The circumference of a circle is 20 pi cm. Find diameter, radius, and area of the disk, the length of an arc of 90 angle and area of a 90 angle sector. Answer in terms of pi. d= ___ r= _____,
disk area= _______ arc length =______, sector area =________
To find the diameter, radius, and area of a disk given the circumference, we can use the following formulas:
1. Diameter (d) = Circumference / π = 20π / π = 20 cm
2. Radius (r) = Diameter / 2 = 20 cm / 2 = 10 cm
Now, let's move on to finding the area of the disk. The formula for the area of a circle is:
3. Area of Circle = π * (radius)^2
Substituting the value of the radius, we have:
Area of Circle = π * (10 cm)^2 = 100π cm^2
Next, let's calculate the length of an arc of a 90-degree angle. The formula for the length of an arc is:
4. Arc Length = (angle / 360°) * 2π * radius
Since we have a 90-degree angle, the formula becomes:
Arc Length = (90° / 360°) * 2π * 10 cm = (1/4) * 20π cm = 5π cm
Lastly, let's find the area of a 90-degree sector. The formula for the area of a sector is:
5. Sector Area = (angle / 360°) * π * (radius)^2
Using the given angle of 90 degrees, the formula becomes:
Sector Area = (90° / 360°) * π * (10 cm)^2 = (1/4) * 100π cm^2 = 25π cm^2
To summarize the answers in terms of π:
d = 20 cm
r = 10 cm
Disk Area = 100π cm^2
Arc Length = 5π cm
Sector Area = 25π cm^2
Given that the circumference of a circle is 20π cm, we can use the formula for circumference to find the diameter.
Circumference = πd
20π = πd
Dividing both sides of the equation by π, we get:
20 = d
So, the diameter (d) of the circle is 20 cm.
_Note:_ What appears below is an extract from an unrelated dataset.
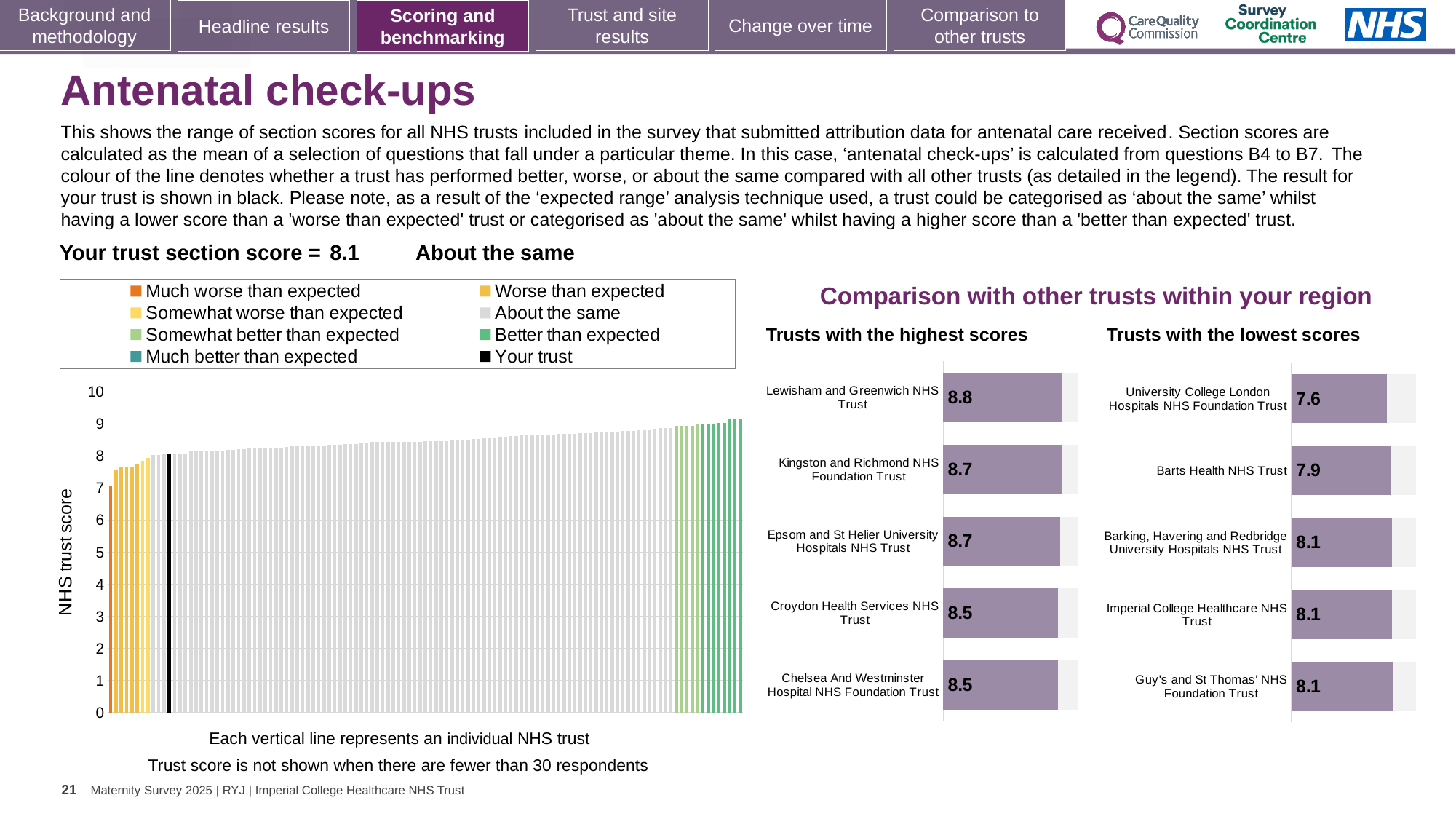
In the 'Trusts with the highest scores' chart, what is the score for Lewisham and Greenwich NHS Trust? 8.8 In the large chart on the left, is the value of the leftmost (orange) bar greater or less than 8? less How many trusts are shown in the 'Trusts with the lowest scores' chart? 5 How many entries does the legend above the large chart on the left list? 8 In the 'Trusts with the highest scores' chart, which trust has the highest score? Lewisham and Greenwich NHS Trust In the 'Trusts with the lowest scores' chart, which has the larger score: Barts Health NHS Trust or University College London Hospitals NHS Foundation Trust? Barts Health NHS Trust In the large chart on the left, do the trust scores rise or fall from left to right along the x axis? Rise In the 'Trusts with the lowest scores' chart, what is the score for University College London Hospitals NHS Foundation Trust? 7.6 In the 'Trusts with the lowest scores' chart, what is the score for Imperial College Healthcare NHS Trust? 8.1 In the 'Trusts with the highest scores' chart, what is the difference between the scores of Lewisham and Greenwich NHS Trust and Croydon Health Services NHS Trust? 0.3 What kind of chart is the large chart on the left showing NHS trust scores? Bar chart In the 'Trusts with the lowest scores' chart, which trust has the lowest score? University College London Hospitals NHS Foundation Trust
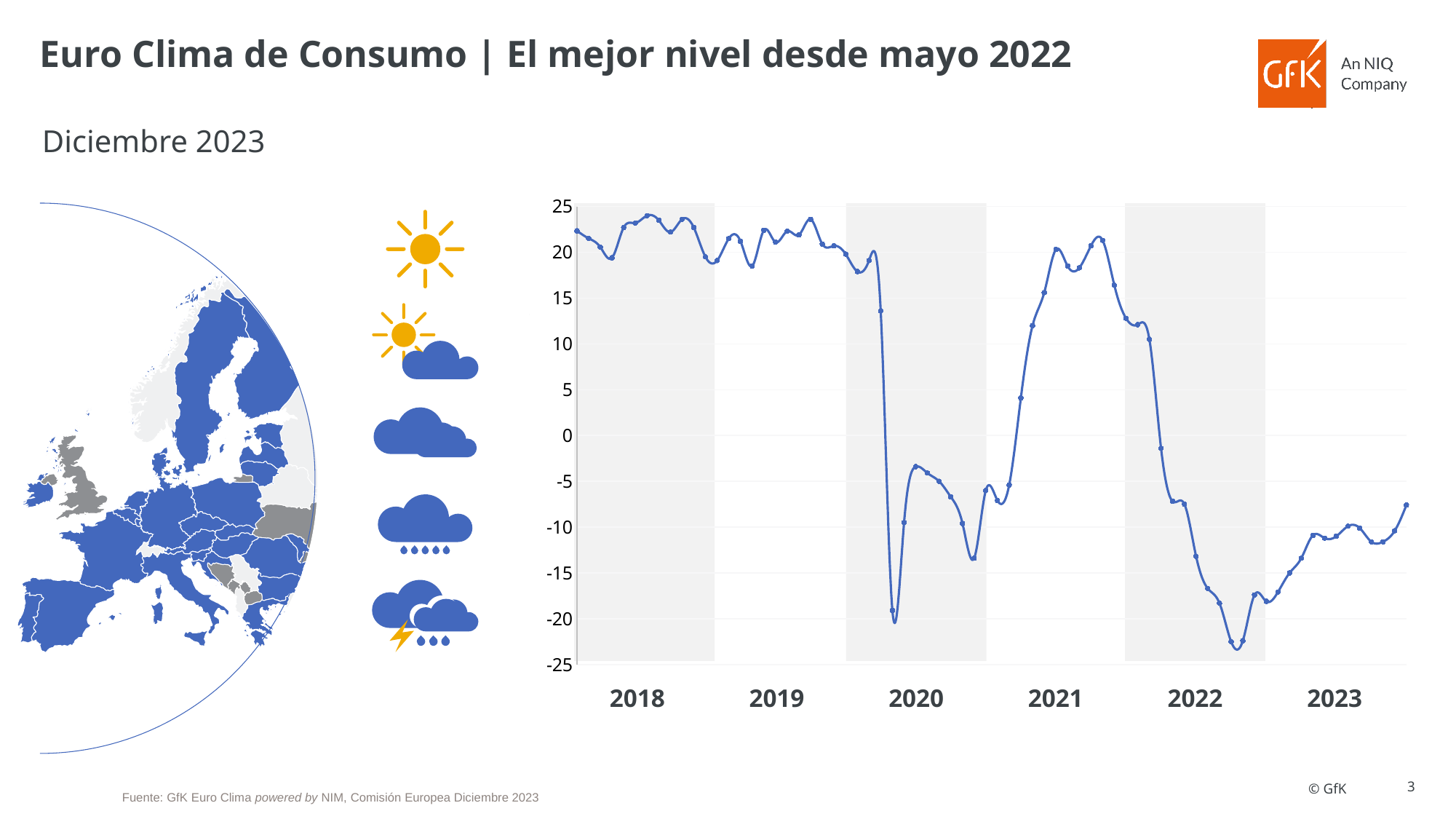
Does the line rise or fall from the low point in 2022 to the end of 2023? rise Is the value at the start of 2018 greater or less than 20? greater Is the lowest value reached in 2020 greater or less than -15? less Is the last value plotted at the end of 2023 greater or less than -10? greater What kind of chart is shown on the right of the slide? line chart Does the line rise or fall from the peak in 2021 to the low point in 2022? fall Which is the first year labelled on the x axis of the line chart? 2018 Which is higher, the value at the start of 2018 or the value at the end of 2023? start of 2018 How many years are labelled on the x axis of the line chart? 6 Which is lower, the minimum reached in 2020 or the minimum reached in 2022? 2022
Now, let's find the radius (r) of the circle. The radius is half the diameter, so:
r = d/2
r = 20/2
r = 10 cm
Next, let's find the area of the disk. The formula for the area of a circle is given by:
Area = πr^2
Area = π(10)^2
Area = π(100)
Area = 100π sq. cm
The length of an arc of a 90-degree angle is one-fourth of the circumference. Since the circumference is 20π cm, the length of the arc would be:
Arc Length = (1/4) * Circumference
Arc Length = (1/4) * 20π
Arc Length = 5π cm
Finally, let's find the area of a 90-degree sector. The formula for the area of a sector is given by:
Sector Area = (θ/360) * πr^2
Where θ is the angle of the sector.
For a 90-degree sector:
Sector Area = (90/360) * π(10)^2
Sector Area = (1/4) * 100π
Sector Area = 25π sq. cm
So, the answers are:
d = 20 cm
r = 10 cm
Disk Area = 100π sq. cm
Arc Length = 5π cm
Sector Area = 25π sq. cm
90° is 1/4 of a circle. So, what's 1/4 of the circumference or area?
c = πd, so d = c/π
c = 2πr, so r = c/2π
a = πr^2 = π*(c/2π)^2 = c^2/4π
Now just plug in c where you need it.